Li Can, Guo Yuqi, Lin Xinyan, Feng Xuezhen, Xu Dachuan, Yang Ruijie
Institute of Operations Research and Information Engineering, Beijing University of Technology, Beijing 100124, PR China.
Department of Radiation Oncology, Cancer Center, Peking University Third Hospital, Beijing, 100191, China; School of Physics, Beihang University, Beijing, 102206, China.
Phys Med. 2024 Sep;125:104498. doi: 10.1016/j.ejmp.2024.104498. Epub 2024 Aug 19.
The formulation and optimization of radiation therapy plans are complex and time-consuming processes that heavily rely on the expertise of medical physicists. Consequently, there is an urgent need for automated optimization methods. Recent advancements in reinforcement learning, particularly deep reinforcement learning (DRL), show great promise for automating radiotherapy planning. This review summarizes the current state of DRL applications in this field, evaluates their effectiveness, and identifies challenges and future directions.
A systematic search was conducted in Google Scholar, PubMed, IEEE Xplore, and Scopus using keywords such as "deep reinforcement learning", "radiation therapy", and "treatment planning". The extracted data were synthesized for an overview and critical analysis.
The application of deep reinforcement learning in radiation therapy plan optimization can generally be divided into three categories: optimizing treatment planning parameters, directly optimizing machine parameters, and adaptive radiotherapy. From the perspective of disease sites, DRL has been applied to cervical cancer, prostate cancer, vestibular schwannoma, and lung cancer. Regarding types of radiation therapy, it has been used in HDRBT, IMRT, SBRT, VMAT, GK, and Cyberknife.

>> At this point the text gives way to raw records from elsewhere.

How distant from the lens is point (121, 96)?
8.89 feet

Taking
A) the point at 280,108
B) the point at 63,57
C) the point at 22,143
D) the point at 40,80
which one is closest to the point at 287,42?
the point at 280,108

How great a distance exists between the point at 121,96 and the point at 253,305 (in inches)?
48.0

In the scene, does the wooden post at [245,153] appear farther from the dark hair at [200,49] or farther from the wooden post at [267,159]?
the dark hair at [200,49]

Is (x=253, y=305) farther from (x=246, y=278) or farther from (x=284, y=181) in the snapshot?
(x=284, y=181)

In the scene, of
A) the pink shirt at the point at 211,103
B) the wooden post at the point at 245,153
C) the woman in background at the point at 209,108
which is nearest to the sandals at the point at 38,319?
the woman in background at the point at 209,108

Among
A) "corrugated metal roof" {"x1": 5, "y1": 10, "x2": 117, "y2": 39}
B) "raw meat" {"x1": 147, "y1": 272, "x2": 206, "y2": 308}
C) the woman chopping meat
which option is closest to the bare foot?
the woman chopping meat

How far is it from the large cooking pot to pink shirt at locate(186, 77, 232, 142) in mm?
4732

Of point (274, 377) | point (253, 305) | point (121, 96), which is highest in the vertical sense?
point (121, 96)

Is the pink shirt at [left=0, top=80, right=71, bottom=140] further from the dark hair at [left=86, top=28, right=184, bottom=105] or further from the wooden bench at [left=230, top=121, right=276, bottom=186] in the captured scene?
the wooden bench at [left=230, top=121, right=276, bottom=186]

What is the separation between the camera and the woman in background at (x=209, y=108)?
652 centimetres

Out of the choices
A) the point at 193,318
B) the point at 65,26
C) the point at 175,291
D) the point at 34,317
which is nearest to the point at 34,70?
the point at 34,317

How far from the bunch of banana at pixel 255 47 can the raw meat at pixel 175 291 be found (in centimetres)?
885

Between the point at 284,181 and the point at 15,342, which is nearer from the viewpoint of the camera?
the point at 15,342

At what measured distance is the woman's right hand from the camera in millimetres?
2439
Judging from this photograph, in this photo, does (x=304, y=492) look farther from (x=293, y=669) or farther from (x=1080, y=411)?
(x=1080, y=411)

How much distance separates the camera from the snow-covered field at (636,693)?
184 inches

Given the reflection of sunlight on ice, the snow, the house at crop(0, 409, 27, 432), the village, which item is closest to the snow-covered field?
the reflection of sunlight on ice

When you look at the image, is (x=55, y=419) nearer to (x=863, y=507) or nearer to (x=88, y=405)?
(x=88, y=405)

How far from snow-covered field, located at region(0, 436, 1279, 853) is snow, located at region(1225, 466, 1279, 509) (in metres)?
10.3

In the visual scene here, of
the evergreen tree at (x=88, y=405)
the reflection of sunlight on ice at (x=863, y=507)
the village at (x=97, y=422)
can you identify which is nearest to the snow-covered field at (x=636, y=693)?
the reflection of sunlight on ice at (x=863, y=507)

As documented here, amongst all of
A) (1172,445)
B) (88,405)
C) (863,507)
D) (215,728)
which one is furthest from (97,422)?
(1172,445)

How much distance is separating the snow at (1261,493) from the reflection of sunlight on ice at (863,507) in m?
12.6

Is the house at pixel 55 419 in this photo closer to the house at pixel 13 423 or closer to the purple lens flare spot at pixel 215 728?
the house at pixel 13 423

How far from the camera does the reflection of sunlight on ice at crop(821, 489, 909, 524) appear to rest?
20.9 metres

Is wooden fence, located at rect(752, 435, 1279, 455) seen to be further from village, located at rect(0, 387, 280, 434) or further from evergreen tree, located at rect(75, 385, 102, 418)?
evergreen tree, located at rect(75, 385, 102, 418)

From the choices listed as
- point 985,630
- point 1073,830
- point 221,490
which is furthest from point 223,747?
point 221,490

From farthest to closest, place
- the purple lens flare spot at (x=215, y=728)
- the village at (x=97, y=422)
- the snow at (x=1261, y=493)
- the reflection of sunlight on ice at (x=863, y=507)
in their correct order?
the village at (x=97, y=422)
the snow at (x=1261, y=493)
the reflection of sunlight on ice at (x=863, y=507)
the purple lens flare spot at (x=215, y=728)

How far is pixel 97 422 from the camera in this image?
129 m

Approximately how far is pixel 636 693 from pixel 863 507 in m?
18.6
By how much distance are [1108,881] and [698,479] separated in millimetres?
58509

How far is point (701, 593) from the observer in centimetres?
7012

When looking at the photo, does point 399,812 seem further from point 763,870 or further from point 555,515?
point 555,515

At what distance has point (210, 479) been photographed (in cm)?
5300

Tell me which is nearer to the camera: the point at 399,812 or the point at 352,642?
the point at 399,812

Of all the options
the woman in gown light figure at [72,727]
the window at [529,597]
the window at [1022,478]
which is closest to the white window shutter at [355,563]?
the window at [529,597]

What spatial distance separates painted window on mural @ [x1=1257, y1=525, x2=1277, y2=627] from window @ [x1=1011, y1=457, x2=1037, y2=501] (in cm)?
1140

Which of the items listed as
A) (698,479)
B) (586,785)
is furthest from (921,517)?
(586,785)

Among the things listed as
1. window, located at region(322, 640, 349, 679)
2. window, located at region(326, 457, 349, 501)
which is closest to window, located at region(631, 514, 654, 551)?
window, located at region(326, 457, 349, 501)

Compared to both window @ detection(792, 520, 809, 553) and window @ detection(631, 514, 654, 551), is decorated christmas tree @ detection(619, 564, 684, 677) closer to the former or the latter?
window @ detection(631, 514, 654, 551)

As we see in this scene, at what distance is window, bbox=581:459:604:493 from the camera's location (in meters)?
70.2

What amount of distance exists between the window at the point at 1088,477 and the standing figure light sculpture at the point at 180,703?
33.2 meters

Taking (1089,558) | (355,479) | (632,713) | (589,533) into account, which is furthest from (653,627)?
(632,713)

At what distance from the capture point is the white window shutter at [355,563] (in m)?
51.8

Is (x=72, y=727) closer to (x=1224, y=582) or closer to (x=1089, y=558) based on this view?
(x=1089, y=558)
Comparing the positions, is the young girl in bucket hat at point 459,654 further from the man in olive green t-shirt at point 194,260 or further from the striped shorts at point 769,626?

Deep reinforcement learning technology has played a significant role in advancing the automated optimization of radiation therapy plans. However, there is still a considerable gap before it can be widely applied in clinical settings due to three main reasons: inefficiency, limited methods for quality assessment, and poor interpretability. To address these challenges, significant research opportunities exist in the future, such as constructing evaluators, parallelized training, and exploring continuous action spaces.
放射治疗计划的制定和优化是复杂且耗时的过程,严重依赖医学物理学家的专业知识。因此,迫切需要自动化优化方法。强化学习的最新进展,特别是深度强化学习(DRL),在放射治疗计划自动化方面显示出巨大潜力。本综述总结了DRL在该领域的应用现状,评估了其有效性,并确定了挑战和未来方向。
在谷歌学术、PubMed、IEEE Xplore和Scopus中使用“深度强化学习”、“放射治疗”和“治疗计划”等关键词进行系统搜索。对提取的数据进行综合,以进行概述和批判性分析。
深度强化学习在放射治疗计划优化中的应用一般可分为三类:优化治疗计划参数、直接优化机器参数和自适应放射治疗。从疾病部位来看,DRL已应用于宫颈癌、前列腺癌、前庭神经鞘瘤和肺癌。在放射治疗类型方面,它已用于高剂量率近距离放疗(HDRBT)、调强放疗(IMRT)、立体定向体部放疗(SBRT)、容积旋转调强放疗(VMAT)、伽玛刀(GK)和赛博刀。
深度强化学习技术在推进放射治疗计划的自动化优化方面发挥了重要作用。然而,由于三个主要原因,在其能够广泛应用于临床之前仍存在相当大的差距:效率低下、质量评估方法有限以及可解释性差。为应对这些挑战,未来存在重大的研究机会,例如构建评估器、并行训练以及探索连续动作空间。